Katja Kassem vergisst die Strapazen angesichts der Liebe und Dankbarkeit der Menschen im Kongo. Foto: Kassem Foto: Schwarzwälder Bote

Klinikum: Oberärztin Katja Kassem operiert in Afrika ehrenamtlich entstellte und verstümmelte Menschen / Karton als Schiene

Katja Kassem, Oberärztin für Plastische, Hand- und Ästhetische Chirurgie am Schwarzwald-Baar Klinikum operiert in der Demokratischen Republik Kongo verstümmelte Menschen.

Schwarzwald-Baar-Kreis. Am Sonntag, 27.Mai, reist sie wieder nach Goma. Dort will sie schwer verletzten, verstümmelten und entstellten Menschen mit plastischer und ästhetischer Chrirurgie helfen, wieder ein halbwegs normales Leben führen zu können.

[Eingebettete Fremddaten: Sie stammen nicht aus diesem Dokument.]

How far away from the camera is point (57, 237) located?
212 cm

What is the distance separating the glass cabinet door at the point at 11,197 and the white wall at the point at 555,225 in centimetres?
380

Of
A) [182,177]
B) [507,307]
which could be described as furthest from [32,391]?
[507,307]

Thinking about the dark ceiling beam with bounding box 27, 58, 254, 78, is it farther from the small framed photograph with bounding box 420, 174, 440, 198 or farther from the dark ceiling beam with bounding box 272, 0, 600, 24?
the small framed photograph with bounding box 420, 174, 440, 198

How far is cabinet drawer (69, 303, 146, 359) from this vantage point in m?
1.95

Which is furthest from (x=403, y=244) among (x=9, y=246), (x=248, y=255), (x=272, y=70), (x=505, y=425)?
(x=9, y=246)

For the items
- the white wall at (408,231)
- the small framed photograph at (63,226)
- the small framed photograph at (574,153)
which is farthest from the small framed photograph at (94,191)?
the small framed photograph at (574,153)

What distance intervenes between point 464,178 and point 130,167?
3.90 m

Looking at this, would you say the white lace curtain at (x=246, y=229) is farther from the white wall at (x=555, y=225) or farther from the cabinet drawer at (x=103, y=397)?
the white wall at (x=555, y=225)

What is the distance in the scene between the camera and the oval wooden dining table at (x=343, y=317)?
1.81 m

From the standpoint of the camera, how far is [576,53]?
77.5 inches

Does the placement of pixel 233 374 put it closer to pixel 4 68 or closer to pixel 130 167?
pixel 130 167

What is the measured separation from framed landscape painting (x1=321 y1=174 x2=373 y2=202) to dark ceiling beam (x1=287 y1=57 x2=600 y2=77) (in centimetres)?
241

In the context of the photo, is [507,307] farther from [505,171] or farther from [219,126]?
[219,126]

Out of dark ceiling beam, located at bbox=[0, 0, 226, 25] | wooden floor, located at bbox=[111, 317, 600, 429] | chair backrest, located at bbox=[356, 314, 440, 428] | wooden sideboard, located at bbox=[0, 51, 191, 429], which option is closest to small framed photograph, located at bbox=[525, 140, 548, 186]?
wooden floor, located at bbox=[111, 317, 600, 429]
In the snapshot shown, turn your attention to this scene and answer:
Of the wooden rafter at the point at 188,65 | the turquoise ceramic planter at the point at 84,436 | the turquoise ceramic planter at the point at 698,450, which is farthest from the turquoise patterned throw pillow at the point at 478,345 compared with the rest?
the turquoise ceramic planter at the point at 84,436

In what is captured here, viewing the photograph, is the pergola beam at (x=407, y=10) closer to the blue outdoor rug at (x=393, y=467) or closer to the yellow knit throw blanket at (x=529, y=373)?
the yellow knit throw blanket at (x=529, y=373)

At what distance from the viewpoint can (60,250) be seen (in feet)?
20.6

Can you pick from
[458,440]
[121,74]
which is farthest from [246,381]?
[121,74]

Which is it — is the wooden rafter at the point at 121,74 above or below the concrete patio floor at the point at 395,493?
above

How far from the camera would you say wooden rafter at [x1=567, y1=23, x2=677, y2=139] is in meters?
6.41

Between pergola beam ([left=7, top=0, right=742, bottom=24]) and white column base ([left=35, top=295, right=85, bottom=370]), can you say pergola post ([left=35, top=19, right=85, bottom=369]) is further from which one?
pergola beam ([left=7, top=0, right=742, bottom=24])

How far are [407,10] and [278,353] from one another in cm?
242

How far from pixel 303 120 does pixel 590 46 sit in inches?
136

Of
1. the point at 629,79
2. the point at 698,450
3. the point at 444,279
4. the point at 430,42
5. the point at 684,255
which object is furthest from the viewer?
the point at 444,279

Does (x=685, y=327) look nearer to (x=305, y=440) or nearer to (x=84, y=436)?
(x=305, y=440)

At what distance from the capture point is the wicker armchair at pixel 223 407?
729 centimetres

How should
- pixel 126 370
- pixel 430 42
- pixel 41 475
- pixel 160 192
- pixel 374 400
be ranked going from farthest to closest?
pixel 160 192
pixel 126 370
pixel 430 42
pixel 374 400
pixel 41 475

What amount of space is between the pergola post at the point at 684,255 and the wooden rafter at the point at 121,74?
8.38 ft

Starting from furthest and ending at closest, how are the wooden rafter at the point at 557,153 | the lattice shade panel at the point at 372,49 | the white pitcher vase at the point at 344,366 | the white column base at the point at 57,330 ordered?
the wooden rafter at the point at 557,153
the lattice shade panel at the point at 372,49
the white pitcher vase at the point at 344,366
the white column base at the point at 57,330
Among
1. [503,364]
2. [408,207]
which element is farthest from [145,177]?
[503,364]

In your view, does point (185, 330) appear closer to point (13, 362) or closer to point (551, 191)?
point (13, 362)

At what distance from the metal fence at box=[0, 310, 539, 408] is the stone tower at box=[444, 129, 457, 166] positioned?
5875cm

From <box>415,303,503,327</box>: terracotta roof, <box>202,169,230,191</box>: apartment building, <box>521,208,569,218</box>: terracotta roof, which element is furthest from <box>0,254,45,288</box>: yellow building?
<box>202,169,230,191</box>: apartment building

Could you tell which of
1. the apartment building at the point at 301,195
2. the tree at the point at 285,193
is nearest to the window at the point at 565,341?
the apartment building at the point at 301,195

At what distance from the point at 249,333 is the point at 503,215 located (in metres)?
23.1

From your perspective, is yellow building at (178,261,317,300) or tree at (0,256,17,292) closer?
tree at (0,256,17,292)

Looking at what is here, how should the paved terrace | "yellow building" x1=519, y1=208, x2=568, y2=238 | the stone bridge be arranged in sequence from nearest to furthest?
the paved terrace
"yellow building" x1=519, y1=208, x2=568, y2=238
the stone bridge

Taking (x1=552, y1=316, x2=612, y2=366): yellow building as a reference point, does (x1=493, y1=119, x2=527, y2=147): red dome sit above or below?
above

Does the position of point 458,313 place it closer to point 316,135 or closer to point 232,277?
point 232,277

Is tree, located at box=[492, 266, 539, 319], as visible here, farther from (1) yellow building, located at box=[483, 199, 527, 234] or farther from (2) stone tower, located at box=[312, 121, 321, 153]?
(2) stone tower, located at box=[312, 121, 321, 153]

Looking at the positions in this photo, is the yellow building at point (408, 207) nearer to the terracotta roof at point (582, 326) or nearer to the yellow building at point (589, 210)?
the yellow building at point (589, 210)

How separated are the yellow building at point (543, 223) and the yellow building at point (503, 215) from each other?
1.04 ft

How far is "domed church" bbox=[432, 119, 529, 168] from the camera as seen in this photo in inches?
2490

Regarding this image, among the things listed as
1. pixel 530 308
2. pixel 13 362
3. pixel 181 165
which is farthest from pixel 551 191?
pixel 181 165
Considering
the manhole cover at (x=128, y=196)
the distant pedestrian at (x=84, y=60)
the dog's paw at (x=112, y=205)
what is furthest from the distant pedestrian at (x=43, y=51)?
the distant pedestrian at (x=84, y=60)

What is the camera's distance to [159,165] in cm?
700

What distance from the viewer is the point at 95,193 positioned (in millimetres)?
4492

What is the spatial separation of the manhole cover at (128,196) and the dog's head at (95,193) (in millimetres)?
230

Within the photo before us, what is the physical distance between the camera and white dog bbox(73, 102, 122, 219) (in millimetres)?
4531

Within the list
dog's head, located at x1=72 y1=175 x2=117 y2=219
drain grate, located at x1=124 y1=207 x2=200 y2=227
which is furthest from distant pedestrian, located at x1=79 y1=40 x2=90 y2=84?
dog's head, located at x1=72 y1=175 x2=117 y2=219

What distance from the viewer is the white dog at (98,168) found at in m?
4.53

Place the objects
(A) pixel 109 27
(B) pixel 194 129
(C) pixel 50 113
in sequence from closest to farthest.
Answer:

Es ist ihr dritter Flug nach Goma, einer Großstadt an der Grenze zu Ruanda, mit ihrem eingeschworenen Team, das immer mitfliegt, kann sie doch sehr viel helfen und bewegen. Trotzdem schmerze sie jeder Mensch, dem sie nicht helfen könne und wenn es deshalb ist, "weil ich mit meinem Team wieder zurückfliegen muss", erklärte sie gestern im Klinikum in einem Pressegespräch. Als Entwicklungshelferin sei sie in verschiedenen Kriegsgebieten gewesen, wo sie durch ihre chirurgische Ausbildung und der Ausbildung für Plastische Chirurgie das Leid der Menschen lindern konnte, berichtet sie. Dann habe es einen Ausruf von Interplant gegeben für Ärzte, die in den Kongo fliegen würden, um dort zu operieren.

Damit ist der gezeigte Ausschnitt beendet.